Customers who are firm with their purchase orders are more likely to secure what they need compared to those who wait – that goes for individual parts as well as completed assemblies. Offshore’s recent agreement with NCAB Group offers a good example – it has been able to exploit a worldwide network of manufacturing facilities to reduce bottlenecks and keep lead times to a minimum. In turn, this has allowed Offshore to compete in the PCBA market and fulfil orders for its customers. Commit to your orders, even if they are several months or years ahead.
Businesses always want to limit disruption where possible, especially during a supply shortage. But this can only be done when a CEM has the power to make decisions on behalf of its customers – including material price increases and minimum order quantities. It seems sensible to keep communication ongoing during difficult periods, but placing trust in partners will mean they can secure what’s needed without delay.
CEMs have a wealth of industry knowledge customers can use to make more informed decisions. Offshore Electronics, for example, is run and managed by a team of engineers who have an in-depth understanding of the market, as well the technical expertise needed to improve products. This knowledge has been shared in the form of regular market updates throughout the current squeeze, keeping customers notified of the smaller changes that could have a bigger impact further down the line. Feedback has shown this insight to be invaluable and has encouraged businesses to get in contact for further support.

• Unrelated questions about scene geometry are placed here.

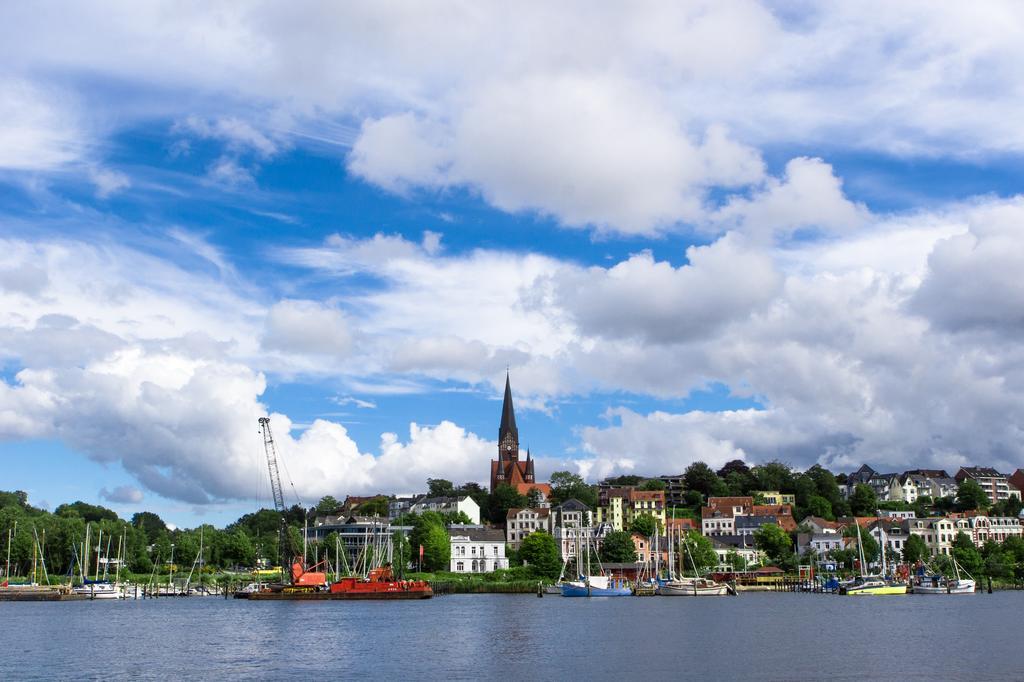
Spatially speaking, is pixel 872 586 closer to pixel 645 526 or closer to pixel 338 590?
pixel 645 526

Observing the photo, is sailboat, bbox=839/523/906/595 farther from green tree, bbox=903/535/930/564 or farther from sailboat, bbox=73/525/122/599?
sailboat, bbox=73/525/122/599

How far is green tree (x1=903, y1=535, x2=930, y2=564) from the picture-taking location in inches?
6747

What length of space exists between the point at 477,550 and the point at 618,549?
26.8 m

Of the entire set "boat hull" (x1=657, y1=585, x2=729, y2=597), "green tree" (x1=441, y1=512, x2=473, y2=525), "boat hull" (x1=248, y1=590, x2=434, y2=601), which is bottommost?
"boat hull" (x1=657, y1=585, x2=729, y2=597)

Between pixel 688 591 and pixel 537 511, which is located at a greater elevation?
pixel 537 511

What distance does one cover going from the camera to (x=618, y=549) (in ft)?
527

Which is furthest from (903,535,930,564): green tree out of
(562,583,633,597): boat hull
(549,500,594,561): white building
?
(562,583,633,597): boat hull

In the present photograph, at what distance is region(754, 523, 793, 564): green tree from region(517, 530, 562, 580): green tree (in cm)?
Answer: 3711

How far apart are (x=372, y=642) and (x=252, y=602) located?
2534 inches

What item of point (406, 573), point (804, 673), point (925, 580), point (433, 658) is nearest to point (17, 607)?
point (406, 573)

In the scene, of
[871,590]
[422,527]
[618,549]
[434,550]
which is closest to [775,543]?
[618,549]

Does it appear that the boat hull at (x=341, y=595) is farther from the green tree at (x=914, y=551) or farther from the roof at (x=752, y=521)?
the green tree at (x=914, y=551)

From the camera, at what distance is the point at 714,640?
6912cm

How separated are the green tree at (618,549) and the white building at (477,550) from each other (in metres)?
21.1
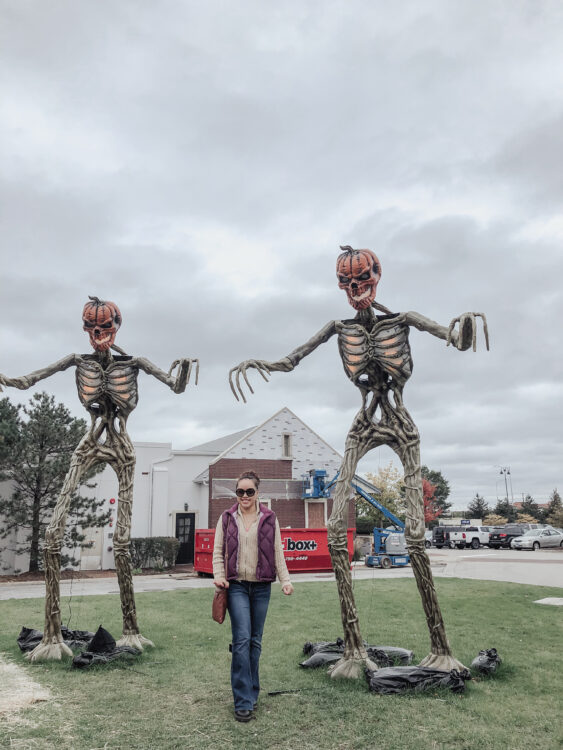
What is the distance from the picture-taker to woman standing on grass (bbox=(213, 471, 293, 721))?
4.10 m

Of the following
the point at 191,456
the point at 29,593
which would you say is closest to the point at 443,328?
the point at 29,593

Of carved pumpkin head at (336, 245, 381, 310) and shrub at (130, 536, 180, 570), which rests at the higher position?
carved pumpkin head at (336, 245, 381, 310)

Long lead times may be inevitable but smart decisions can still be made that save money. For example, businesses can capitalise on better pricing by opting for longer shipping times via sea freight. Committing to these longer schedules gives CEMs the opportunity to secure components against more competitive and consistent pricing. On a more practical level, it’s also useful to buy larger quantities when you can as this keeps more of what you need on the shelf.